**SUPPLIED DATA**
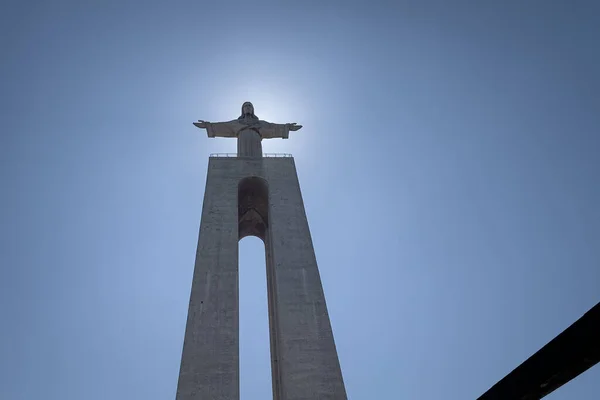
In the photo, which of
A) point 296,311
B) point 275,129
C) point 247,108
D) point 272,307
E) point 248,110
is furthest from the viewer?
point 247,108

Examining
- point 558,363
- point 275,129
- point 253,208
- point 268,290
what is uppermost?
point 275,129

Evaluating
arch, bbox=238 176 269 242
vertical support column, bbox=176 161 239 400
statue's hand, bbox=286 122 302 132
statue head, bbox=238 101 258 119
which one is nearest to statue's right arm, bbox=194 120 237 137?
statue head, bbox=238 101 258 119

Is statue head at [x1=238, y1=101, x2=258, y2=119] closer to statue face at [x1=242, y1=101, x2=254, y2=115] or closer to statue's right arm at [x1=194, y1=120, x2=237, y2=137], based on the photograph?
statue face at [x1=242, y1=101, x2=254, y2=115]

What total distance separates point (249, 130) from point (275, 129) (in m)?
1.06

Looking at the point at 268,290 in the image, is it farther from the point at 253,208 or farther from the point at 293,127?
the point at 293,127

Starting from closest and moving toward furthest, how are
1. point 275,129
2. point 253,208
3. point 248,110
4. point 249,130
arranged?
point 253,208, point 249,130, point 275,129, point 248,110

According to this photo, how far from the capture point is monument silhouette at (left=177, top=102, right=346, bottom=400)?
9531 millimetres

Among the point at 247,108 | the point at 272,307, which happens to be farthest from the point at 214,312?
the point at 247,108

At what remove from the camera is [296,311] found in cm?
1084

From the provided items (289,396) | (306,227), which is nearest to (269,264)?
(306,227)

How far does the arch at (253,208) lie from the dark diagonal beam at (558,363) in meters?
12.8

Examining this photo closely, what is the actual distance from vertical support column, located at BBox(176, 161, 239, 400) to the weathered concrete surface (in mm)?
19

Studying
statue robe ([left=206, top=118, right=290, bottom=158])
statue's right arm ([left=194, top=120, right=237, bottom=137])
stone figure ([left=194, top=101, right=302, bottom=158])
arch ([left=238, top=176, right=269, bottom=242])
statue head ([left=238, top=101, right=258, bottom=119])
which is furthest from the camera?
statue head ([left=238, top=101, right=258, bottom=119])

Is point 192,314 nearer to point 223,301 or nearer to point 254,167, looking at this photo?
point 223,301
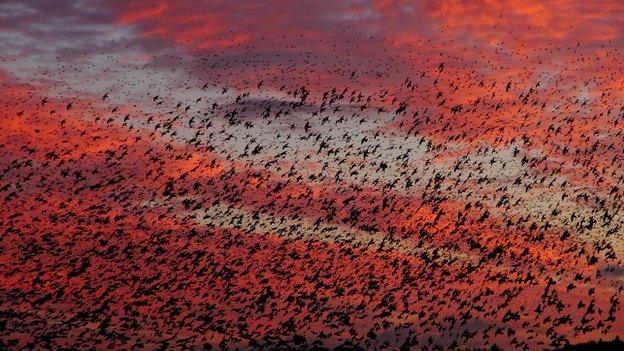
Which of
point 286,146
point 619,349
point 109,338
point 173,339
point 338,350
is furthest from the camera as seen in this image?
point 173,339

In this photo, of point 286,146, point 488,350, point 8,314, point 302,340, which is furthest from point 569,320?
point 8,314

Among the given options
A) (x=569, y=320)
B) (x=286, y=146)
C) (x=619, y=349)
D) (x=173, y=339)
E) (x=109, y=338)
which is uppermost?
(x=286, y=146)

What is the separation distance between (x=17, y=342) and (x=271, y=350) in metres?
44.2

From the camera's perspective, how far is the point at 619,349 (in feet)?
327

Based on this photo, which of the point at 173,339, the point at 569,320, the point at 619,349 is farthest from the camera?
the point at 173,339

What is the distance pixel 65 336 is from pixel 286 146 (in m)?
69.2

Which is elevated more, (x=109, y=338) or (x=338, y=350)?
(x=109, y=338)

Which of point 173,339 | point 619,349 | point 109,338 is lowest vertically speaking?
point 173,339

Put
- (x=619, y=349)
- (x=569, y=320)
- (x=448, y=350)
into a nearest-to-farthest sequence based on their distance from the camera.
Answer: (x=569, y=320) → (x=619, y=349) → (x=448, y=350)

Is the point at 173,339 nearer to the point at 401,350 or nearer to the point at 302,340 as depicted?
the point at 302,340

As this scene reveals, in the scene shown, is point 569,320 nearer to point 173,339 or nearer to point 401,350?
point 401,350

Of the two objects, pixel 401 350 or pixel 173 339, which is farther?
pixel 173 339

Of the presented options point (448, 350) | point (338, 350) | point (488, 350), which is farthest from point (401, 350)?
point (338, 350)

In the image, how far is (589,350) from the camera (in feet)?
343
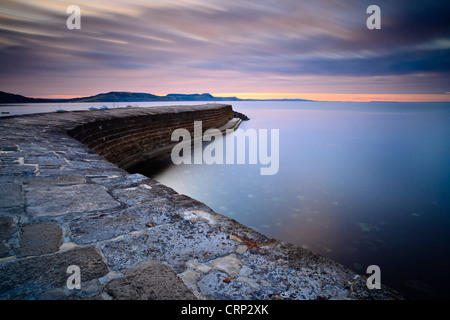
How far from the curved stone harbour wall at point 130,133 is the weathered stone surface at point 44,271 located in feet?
14.9

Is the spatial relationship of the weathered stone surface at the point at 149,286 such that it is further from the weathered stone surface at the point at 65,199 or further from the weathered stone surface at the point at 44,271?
the weathered stone surface at the point at 65,199

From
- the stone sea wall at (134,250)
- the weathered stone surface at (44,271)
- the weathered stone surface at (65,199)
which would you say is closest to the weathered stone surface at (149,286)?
the stone sea wall at (134,250)

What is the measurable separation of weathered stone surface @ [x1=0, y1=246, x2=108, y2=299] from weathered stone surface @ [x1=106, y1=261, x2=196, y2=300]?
0.14 m

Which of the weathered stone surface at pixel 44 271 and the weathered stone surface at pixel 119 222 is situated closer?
the weathered stone surface at pixel 44 271

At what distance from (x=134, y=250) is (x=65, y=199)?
99 centimetres

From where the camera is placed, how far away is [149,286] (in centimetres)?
112

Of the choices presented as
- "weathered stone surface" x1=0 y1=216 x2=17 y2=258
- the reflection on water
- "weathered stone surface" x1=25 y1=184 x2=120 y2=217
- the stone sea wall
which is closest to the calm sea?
the reflection on water

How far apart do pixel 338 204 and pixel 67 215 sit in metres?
6.27

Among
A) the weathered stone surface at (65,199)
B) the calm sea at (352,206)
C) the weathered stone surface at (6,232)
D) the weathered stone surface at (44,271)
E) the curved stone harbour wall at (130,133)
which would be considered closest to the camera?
the weathered stone surface at (44,271)

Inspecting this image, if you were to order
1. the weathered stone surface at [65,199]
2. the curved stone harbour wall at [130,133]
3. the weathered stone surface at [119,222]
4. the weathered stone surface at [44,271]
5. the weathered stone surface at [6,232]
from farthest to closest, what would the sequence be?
the curved stone harbour wall at [130,133] → the weathered stone surface at [65,199] → the weathered stone surface at [119,222] → the weathered stone surface at [6,232] → the weathered stone surface at [44,271]

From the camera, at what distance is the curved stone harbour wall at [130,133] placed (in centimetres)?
631

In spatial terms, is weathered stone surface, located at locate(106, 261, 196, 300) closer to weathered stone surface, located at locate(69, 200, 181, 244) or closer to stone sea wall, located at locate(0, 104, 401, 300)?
stone sea wall, located at locate(0, 104, 401, 300)

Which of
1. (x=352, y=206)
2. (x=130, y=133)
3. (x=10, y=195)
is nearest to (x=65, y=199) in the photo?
(x=10, y=195)
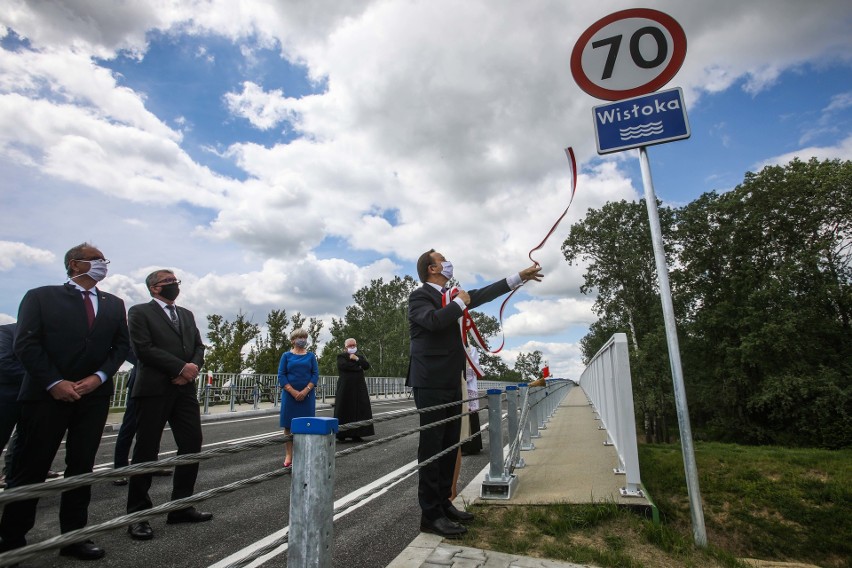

**TASK OBJECTIVE**
List each line in the items above that contains the word "Examining", copying every such line in full. Match only that capitalization.

**OUTPUT BELOW**
Examining
Examining this photo closely, what is the actual distance from vertical support column, located at BBox(176, 161, 239, 400) to the weathered concrete surface (in mm)?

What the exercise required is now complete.